The basics of my fundamental grading system focus on earnings growth, sales growth, margins and buying pressure or quantitative pressure. Growing companies are companies that are healthy and thriving. They have smart leaders who know how to run and manage a smart business. If a company is struggling to sell its products or is spending more than it makes, it's not a company you want to own for growth.

Buying pressure deals with market dynamics. It is the measure of money that is buying or selling a stock. The more money that floods into a stock, the more momentum a stock has to rise. Given that owning a stock that goes up is good, these stocks on the move give us the best chance to make money in the market.

Even during this recent sell-off, there are stocks that can and do move significantly higher. Case in point: Green Mountain Coffee. That fast-growing company with a rapidly appreciating stock jumped more than 30% last week after reporting earnings results that blew away even the most optimistic Wall Street estimates. Other examples include Apple and Google.

As I look at my Portfolio Grader today, there are three bulletproof blue-chip stocks that merit our attention. All three stocks received the desired "A" grade in both fundamental and quantitative measures. You can buy these three stocks with comfort, knowing my system has a proven track record of picking winners.

Here are more details on these three bulletproof blue chips:

BT Group

BT Group (NYSE: BT ), a British technology blue chip, provides telecom services across the globe. The company has been one of the rare shining stars in the messy debt crisis in Europe. Shares of the company are up a solid 13% this year at a time when the market is flat. The appreciation is not of the crazy, nosebleed valuation kind. It is steady and reliable, and it can be bought today at reasonable prices.

Given the explosion of personal handheld computing devices or smartphones, BT Group has plenty of room to grow further. The average Wall Street estimate is for the company to make a profit of $3.64 per share in the fiscal year ending March 31, 2012. In the following year, that number increases by 6% to $3.87 per share. At current prices, investors can buy this growing blue-chip stock for nine times current year estimates.

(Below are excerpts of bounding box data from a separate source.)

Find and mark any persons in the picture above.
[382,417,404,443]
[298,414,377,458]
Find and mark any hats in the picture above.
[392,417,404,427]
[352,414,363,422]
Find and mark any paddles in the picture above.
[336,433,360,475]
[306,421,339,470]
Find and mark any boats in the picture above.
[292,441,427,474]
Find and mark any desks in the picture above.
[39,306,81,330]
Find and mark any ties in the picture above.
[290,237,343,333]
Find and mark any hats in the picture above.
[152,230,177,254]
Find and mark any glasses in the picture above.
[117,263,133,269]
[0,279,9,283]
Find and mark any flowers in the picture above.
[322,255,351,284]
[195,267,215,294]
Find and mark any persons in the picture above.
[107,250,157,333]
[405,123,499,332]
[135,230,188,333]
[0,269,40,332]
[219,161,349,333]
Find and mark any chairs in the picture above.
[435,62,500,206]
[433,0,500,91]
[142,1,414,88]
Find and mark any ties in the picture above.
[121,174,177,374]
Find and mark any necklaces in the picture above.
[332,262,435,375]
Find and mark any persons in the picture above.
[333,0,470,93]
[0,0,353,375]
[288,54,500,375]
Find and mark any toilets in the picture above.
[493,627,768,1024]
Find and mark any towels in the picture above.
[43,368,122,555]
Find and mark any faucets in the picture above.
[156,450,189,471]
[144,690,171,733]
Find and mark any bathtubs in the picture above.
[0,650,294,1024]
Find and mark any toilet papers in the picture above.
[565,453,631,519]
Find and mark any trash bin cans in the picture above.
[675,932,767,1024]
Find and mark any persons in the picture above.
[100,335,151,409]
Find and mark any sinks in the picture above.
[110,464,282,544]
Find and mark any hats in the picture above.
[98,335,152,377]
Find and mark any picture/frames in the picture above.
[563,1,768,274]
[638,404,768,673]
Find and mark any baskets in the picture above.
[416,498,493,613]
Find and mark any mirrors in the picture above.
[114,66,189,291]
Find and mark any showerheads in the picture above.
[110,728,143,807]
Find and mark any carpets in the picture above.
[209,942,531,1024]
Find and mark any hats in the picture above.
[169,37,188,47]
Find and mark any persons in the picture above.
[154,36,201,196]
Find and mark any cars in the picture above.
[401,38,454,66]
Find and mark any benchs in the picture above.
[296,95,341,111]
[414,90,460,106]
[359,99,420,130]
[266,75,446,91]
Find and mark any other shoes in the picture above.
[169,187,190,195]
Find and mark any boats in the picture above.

In addition to the cheap valuation, investors get paid to watch this stock grow. The company pays a dividend yield of nearly 5%. The ingredients are in place for investors to make money in this bulletproof blue-chip stock. The Portfolio Grader rates the company an "A."

Wynn Resorts

Casinos are thought to be recession-proof. This current economic malaise has had more of a negative impact on casino stocks thanks to the transformation of Las Vegas into a destination resort city instead of a gambling-only city. As a result, the name of the game is hotel occupancy - in addition to the rake from gambling. Fortunately for Wynn Resorts (NASDAQ: WYNN ), it has a big bet on Chinese gambling site Macau. Combined, Wynn Resorts is growing and thriving.

Shares of Wynn are up an impressive 43% so far in 2011. Those gains were fueled by operating performance that has exceeded expectations. In the most recent reported quarter ending June 30, Wynn posted a profit of $1.60 per share. That whipped analyst estimates of $1.04 per share. For the current year ending Dec. 31, the profit estimate is $5.39, growing 16% to $6.27 in the following year.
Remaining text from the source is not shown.